Abstract

An 81-year-old man with a past history of diabetes, hypertension, ischaemic heart disease and cerebrovascular disease was admitted to hospital with hypotension and bradycardic collapse. Owing to persistent hypotension and a low urine output, an indwelling catheter (IDC) was inserted per urethra and a cardiac pacemaker was placed the following day. A serum prostate-specific antigen (PSA) level was back-ordered on initial bloods taken before IDC insertion, as passing the catheter was difficult and he was noted to have an enlarged prostate.
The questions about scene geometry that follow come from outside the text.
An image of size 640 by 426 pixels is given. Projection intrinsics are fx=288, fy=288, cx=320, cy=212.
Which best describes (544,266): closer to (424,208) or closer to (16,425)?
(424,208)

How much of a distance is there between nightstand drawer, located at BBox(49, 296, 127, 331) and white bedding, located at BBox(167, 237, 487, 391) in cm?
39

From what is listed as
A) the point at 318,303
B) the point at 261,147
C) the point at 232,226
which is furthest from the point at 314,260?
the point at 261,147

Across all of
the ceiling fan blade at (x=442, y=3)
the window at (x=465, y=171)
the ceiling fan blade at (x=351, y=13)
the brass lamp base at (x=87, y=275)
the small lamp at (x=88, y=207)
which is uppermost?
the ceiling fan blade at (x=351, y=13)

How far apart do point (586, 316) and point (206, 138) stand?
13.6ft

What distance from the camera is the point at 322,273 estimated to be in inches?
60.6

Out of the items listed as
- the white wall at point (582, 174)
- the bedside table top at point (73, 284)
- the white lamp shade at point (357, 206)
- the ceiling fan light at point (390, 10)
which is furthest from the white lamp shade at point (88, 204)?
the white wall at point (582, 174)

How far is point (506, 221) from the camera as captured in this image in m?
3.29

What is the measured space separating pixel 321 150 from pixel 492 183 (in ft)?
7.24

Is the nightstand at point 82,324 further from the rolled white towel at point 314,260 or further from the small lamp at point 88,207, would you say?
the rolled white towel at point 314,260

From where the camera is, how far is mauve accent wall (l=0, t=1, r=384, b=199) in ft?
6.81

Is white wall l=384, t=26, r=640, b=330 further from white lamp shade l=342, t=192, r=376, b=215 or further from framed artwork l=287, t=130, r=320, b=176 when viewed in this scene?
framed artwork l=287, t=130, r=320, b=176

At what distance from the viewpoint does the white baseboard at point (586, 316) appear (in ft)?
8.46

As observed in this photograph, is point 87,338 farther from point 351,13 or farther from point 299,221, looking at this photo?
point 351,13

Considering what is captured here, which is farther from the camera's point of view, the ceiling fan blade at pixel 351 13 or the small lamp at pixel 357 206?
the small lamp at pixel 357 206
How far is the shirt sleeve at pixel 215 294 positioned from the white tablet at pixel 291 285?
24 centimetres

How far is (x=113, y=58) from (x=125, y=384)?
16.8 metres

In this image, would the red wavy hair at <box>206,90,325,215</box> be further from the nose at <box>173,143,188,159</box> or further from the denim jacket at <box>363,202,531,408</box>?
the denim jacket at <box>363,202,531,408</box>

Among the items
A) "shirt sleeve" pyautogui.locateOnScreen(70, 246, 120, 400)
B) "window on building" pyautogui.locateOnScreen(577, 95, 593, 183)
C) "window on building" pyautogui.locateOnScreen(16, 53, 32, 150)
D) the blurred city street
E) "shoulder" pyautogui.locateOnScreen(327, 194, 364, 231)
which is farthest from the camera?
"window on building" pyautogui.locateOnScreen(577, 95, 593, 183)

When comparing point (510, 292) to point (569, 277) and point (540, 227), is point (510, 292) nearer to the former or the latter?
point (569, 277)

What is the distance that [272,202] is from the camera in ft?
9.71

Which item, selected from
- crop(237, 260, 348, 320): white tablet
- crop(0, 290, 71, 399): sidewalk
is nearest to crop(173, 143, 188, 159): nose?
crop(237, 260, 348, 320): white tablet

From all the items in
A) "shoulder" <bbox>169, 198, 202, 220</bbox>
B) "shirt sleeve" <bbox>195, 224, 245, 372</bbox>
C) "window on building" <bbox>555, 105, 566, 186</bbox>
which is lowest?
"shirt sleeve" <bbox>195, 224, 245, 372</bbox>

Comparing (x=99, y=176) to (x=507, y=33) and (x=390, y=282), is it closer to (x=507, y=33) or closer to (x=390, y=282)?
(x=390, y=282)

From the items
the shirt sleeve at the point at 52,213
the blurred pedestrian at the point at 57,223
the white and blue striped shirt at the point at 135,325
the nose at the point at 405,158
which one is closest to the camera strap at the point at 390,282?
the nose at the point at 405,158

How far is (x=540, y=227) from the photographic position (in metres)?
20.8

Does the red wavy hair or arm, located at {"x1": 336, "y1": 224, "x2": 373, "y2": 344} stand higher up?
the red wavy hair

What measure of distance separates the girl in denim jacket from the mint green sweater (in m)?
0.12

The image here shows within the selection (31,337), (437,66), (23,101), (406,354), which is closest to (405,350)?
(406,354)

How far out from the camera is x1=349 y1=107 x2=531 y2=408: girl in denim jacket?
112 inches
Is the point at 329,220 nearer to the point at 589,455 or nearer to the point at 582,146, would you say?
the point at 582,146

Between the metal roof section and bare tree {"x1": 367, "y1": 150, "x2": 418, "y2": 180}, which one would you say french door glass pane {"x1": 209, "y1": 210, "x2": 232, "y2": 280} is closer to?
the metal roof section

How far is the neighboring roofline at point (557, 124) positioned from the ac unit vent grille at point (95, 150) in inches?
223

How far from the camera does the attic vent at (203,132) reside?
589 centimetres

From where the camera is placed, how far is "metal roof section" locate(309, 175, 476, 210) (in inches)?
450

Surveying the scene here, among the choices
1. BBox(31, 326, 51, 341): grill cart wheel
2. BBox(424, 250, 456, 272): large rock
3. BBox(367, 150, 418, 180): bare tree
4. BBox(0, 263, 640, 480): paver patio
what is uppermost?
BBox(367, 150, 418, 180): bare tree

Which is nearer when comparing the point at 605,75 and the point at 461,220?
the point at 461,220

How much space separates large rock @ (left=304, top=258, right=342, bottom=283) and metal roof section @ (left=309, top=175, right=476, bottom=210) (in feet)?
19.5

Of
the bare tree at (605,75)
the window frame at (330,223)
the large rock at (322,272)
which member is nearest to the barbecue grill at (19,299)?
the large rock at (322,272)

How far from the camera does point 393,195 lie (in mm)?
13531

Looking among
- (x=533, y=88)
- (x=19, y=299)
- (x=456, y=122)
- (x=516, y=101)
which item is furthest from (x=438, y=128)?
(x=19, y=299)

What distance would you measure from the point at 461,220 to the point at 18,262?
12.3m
A trial of void without catheter was successful 24 hours after initial insertion, leading to discharge that evening He represented to the emergency department in acute urinary retention the day following discharge and gave no past history of significant lower urinary tract symptoms. An IDC was again inserted draining 700 ml and notes were obtained from his previous admission indicating that he had a PSA of 933 ng/ml (Immulite 2000, Diagnostic Products Corporation, Los Angeles, USA) on admission. The plan was for staging of prostate cancer and needle biopsy in the future to confirm the diagnosis. On examination, his prostate was enlarged and firm with no obvious nodular change. A bone scan was negative for metastatic prostate cancer. Prostatic needle biopsies (18 gauge) were undertaken revealing benign glands and also the edge of coagulative necrosis (Figure 1). The necrosis involved both stroma and glands, and was surrounded by a zone of immature fibrous tissue containing nests of metaplastic squamous epithelium (Figure 2). Findings were consistent with prostatic infarction and there was no evidence of malignancy. A repeat serum PSA demonstrated a rapid descent to 9.3 ng/ml. The patient was discharged after a successful trial of void and is now catheter free.